Et puis, pourquoi ne pas le reconnaître ? Brazza fut lui-même séduit par cette illusion très belle de la pénétration pacifique, à laquelle son grand cœur devait s’abandonner. Il n’eût pu la réaliser que si tous les agens du Congo avaient possédé le même ascendant que lui sur les indigènes. Les hommes doués de ce pouvoir sont rares et l’occupation du bas Congo demeura limitée à celle de l’étroit sentier qui relie Loango à Brazzaville. Les quelques postes semés sur cette route ne connaissant rien des pays environnans, la base d’action vers le Nord se trouva réduite à un point, au port de débarquement, à Loango. A mesure que l’œuvre de Brazza grandit, s’étendit sur la Sangha, monta vers l’Oubangui, cette base eut à supporter un poids de plus en plus lourd ; un jour vint où elle fléchit.

Brazza n’en reste pas moins celui dont le nom plane sur toute l’Afrique équatoriale, le héros légendaire du Congo, le rival de Stanley ; celui qui fut vraiment le paladin de l’Afrique.

Il fut ce paladin, car il n’avait pas seulement la volonté de conquérir un empire, il accomplissait en même temps une mission d’humanité. En lui s’incarnait le justicier des légendes, toujours prêt à tirer son épée pour défendre le faible et l’opprimé, et cette terre des noirs, cette terre d’esclavage où chaque chef un peu puissant devient un tyran, devait l’attirer.

Quels glorieux rêves emplissaient son âme ! Libérer des peuples, les arracher à la servitude, et les donner à la France !

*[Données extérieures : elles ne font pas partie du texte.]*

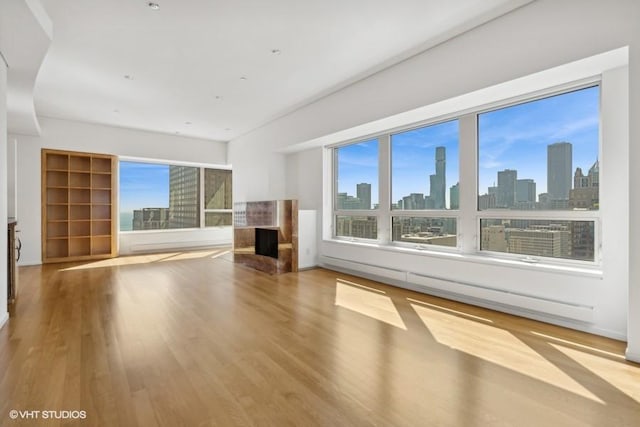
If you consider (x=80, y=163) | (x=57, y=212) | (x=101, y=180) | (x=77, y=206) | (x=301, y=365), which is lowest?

Il était de ceux qui se sentent des ailes et veulent sortir de la prison où la vie commune les a enfermés ; cœurs ardens, enthousiastes, épris du péril ; cerveaux lumineux d’où se dégage en même temps la bonté, la pitié, le pardon, et qui aspirent à répandre l’espérance, la joie et l’amour. Chimères peut-être ? Mais admirables chimères. Celui qui en a réalisé quelques-unes peut s’endormir heureux.

Paladin, Brazza a erré sous le soleil, sous les tornades, insensible à la fatigue, inaccessible à la peur et au découragement ; les indigènes, en le voyant passer, la face émaciée et pâle, éclairée par des yeux noirs profonds, d’une intelligence et d’une acuité incomparables, s’inclinaient devant l’homme qui se présentait à eux presque sans défense, et qui, pareil au prophète, la tête haute semblant voir par l’esprit et par l’âme, paraissait appeler à lui ses rêves du haut des cieux.

Cette puissance de séduction, nul plus que lui ne l’exerça sur les noirs. Un de ses compagnons de route raconte son retour aux rives de l’Ogooué : « Son arrivée, dit-il, a été quelque chose d’émouvant ; j’avais les yeux humides en constatant l’accueil que lui ont fait les noirs. La nouvelle de sa présence s’était répandue très vite. De toutes parts surgissaient des pirogues surchargées d’indigènes qui accouraient pour le regarder, le saluer, et criaient d’une voix forte : Notre père est revenu ! J’ai peine à comprendre comment un blanc a pu inspirer tant de confiance et d’affection à ces gens défians, ingrats et de tempérament faux. »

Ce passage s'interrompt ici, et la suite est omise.